PROBLEM TO WORK ON :: Nothing in the records should be changed in the copy, though the pictures must be left out.

MATERIAL SHOWN ::

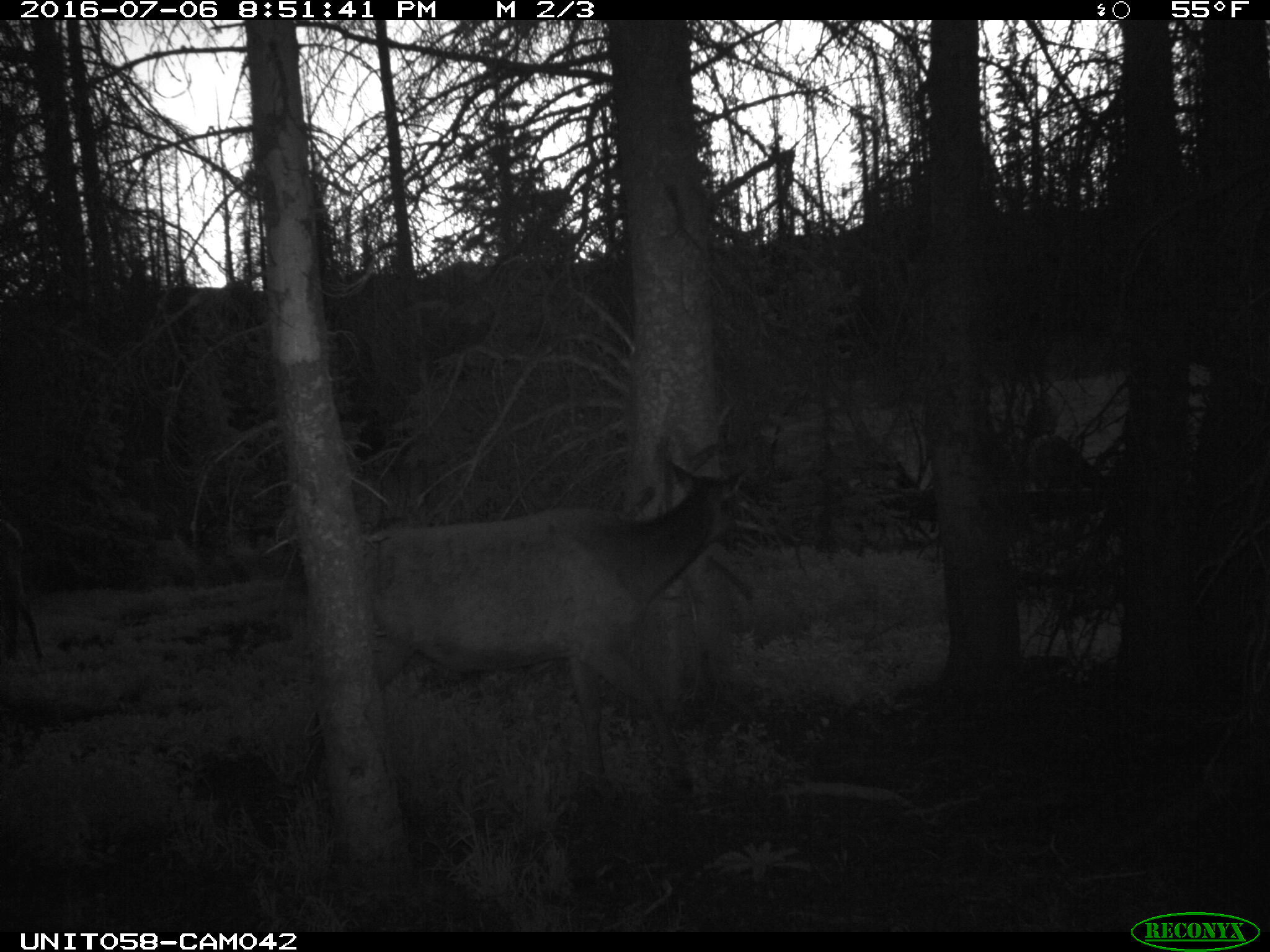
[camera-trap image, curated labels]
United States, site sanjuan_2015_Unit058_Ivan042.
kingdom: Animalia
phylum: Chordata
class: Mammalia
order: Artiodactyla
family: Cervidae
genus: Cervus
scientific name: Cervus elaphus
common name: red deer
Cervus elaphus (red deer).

YOUR SOLUTION ::
[camera-trap image, curated labels]
United States, site sanjuan_2015_Unit058_Ivan042.
kingdom: Animalia
phylum: Chordata
class: Mammalia
order: Artiodactyla
family: Cervidae
genus: Cervus
scientific name: Cervus elaphus
common name: red deer
Cervus elaphus (red deer).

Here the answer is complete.